EXTRACT:
───
The QC would have to have a faster connection to your computer than your computer has with the rest of the network, then when you broadcast a tx, they have to crack your public key instantaneously and broadcast a replacement transaction to a significant number of nodes before the original transaction propagates.  This would be have to be a highly targeted attack -- still a stretch even if the person with the QC controls a significant number of your peer connections -- and still requires the QC to be fast enough to compute your private key nearly instantaneously.   This would only feasibly succeed if they control all your peer connections.  However, there's a variety of other attacks the person can execute if they control all of your peers...

The other angle is if the person with the QC also controls a significant portion of the global hashrate.  With a classical computer, they can only double spend against you (sometimes), but with a QC they can now also spend your coins.  If they can solve for your private key quickly after you broadcast a tx, there's a chance they can build a new branch of the chain fast enough that discards your transaction and includes one of their own.  However, if someone has enough computing power to do this, the network/community is going to have serious problems regardless of whether QCs are involved.

Secondly, hashing is effectively secure against QCs.  QCs wouldn't break the algorithm itself, but Grover's algorithm can be used on any pure-guessing problem to cut it's compute time down to sqrt of the original problem.  If you are trying to find someone's public key based on their bitcoin address (the hash of it), it will take a classical computer 2^256 guesses, but it will take the QC 2^128 guesses.  This is still wildly infeasible (for reference, the entire bitcoin network has produced about about 2^70 hashes total over the course of 2 years --- approximately 1 quadrillionth of the number of computations required to reverse your public key from your BTC address).

This would be most relevant for mining, but probably still safe for a while.  It takes your classical computer approximately 1^15 hashes on average to compute a new block (at current difficulty), so it would take about 100 million operations on a quantum computer -- but QCs are going to be dirt slow for a long time - it's possible that 100 million ops could take days or months on a QC.  My guess is, miners will have nothing to fear from QCs for a long time.
───
LISTED RECORDS:
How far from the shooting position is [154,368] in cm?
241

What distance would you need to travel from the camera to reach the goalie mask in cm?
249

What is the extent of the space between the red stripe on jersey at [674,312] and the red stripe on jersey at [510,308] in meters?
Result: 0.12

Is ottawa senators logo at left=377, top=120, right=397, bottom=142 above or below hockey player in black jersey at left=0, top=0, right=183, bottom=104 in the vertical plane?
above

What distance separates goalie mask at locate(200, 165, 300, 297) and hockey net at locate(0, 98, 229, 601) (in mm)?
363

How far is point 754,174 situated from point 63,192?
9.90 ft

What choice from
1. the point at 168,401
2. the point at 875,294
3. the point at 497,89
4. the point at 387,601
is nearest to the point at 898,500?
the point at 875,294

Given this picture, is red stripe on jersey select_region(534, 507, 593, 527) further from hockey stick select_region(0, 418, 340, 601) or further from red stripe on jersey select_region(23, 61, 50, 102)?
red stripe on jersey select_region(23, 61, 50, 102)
───
PARTS OF THE EXERCISE:
[1] Rewrite the stretch of the post on quantum computers and Bitcoin from "This would be most" through "a long time.", substituting "very slow" for "dirt slow".
[2] Continue the post on quantum computers and Bitcoin, starting right after its last sentence.
The records above come from a different source than the post on quantum computers and Bitcoin.

EXERCISE ANSWERS:
[1]
This would be most relevant for mining, but probably still safe for a while.  It takes your classical computer approximately 1^15 hashes on average to compute a new block (at current difficulty), so it would take about 100 million operations on a quantum computer -- but QCs are going to be very slow for a long time - it's possible that 100 million ops could take days or months on a QC.  My guess is, miners will have nothing to fear from QCs for a long time.

[2]
Thirdly The QCs can only break a public-private keypair if they have enough qubits.  However, number of qubits is going to be one of the bottlenecks of QC, the same way classical computers at one point maxed out at 4kB of RAM.  The QC needs more qubits if the encryption/signing key is longer.  This is likely to be a short term solution for internet cryptography -- use much longer keys.  For instance, switching from 256-bit ECDSA (like bitcoin uses) to 4096-bit ECDSA could add an extra decade to the security of the system (which would be more than enough time to work out alternatives).  Sure, it will take 1 minute to sign a message, but there's plenty of infrastructure that will continue to exist (both Bitcoin and otherwise). 

Fourthly there are asymmetric encryption algorithms that will continue to be secure even in the presence of QCs.  Granted, most asymmetric schemes are based on exactly the kinds of problems that QCs are good at solving (integer factorization, discrete-log), but not all of them.   There's a dozens of unused op-codes, which could be leveraged to switch the network to a quantum-resistant signature algorithm other than ECDSA.  Even the hashing algorithm can be switched.   Satoshi explicitly wanted this in the design, since there's no guarantee that today's encryption algorithms will be secure tomorrow.  He probably didn't have QCs in mind, specifically, but any algorithm could be broken by mathematicians any day.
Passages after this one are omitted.